Dass über 44 Prozent der CV inzwischen eine Einheit für "Public Relations" etabliert haben, mag als Ausdruck der Erkenntnis interpretiert werden, dass auch CV - als örtlich oftmals bedeutende gesellschaftliche und wirtschaftliche Akteure - sich des Gewichts der öffentlichen Meinung für den Erfolg der eigenen Arbeit verstärkt bewusst geworden sind.
Die Heterogenität der Verbände ist beachtlich
Die in Auszügen wiedergegebene Studie spiegelt eine beachtliche Heterogenität der Orts-Caritasverbände in Deutschland wider. Insgesamt folgen die untersuchten CV in ihrer Struktur eher konservativen Mustern.
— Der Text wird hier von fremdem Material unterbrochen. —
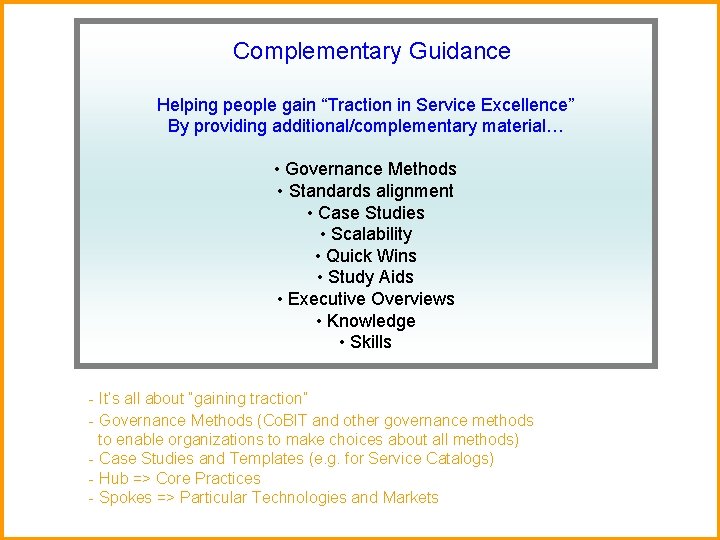 Complementary Guidance

Helping people gain “Traction in Service Excellence”
By providing additional/complementary material…

• Governance Methods
• Standards alignment
• Case Studies
• Scalability
• Quick Wins
• Study Aids
• Executive Overviews
• Knowledge
• Skills

- It's all about "gaining traction"
- Governance Methods (CoBIT and other governance methods to enable organizations to make choices about all methods)
- Case Studies and Templates (e.g. for Service Catalogs)
- Hub => Core Practices
- Spokes => Particular Technologies and Markets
Eine große Anzahl der Organigramme scheint mehr mit der Historie des jeweiligen Verbandes erklärbar und weniger Ausdruck einer bewussten, strategiebezogenen Gestaltung zu sein. Eine stärkere Kopplung von Verbandsstrategie und Organisation sollte angestrebt werden, um künftige Herausforderungen zu bewältigen sowie Effizienz- und Innovationspotenziale nicht ungenutzt zu lassen.
Anmerkung
1. Mross, M.: Caritas und Organisation. Untersuchung der Organisationsstrukturen der Orts-Caritasverbände in Deutschland auf der Basis ihrer Organigramme. Köln, 2015.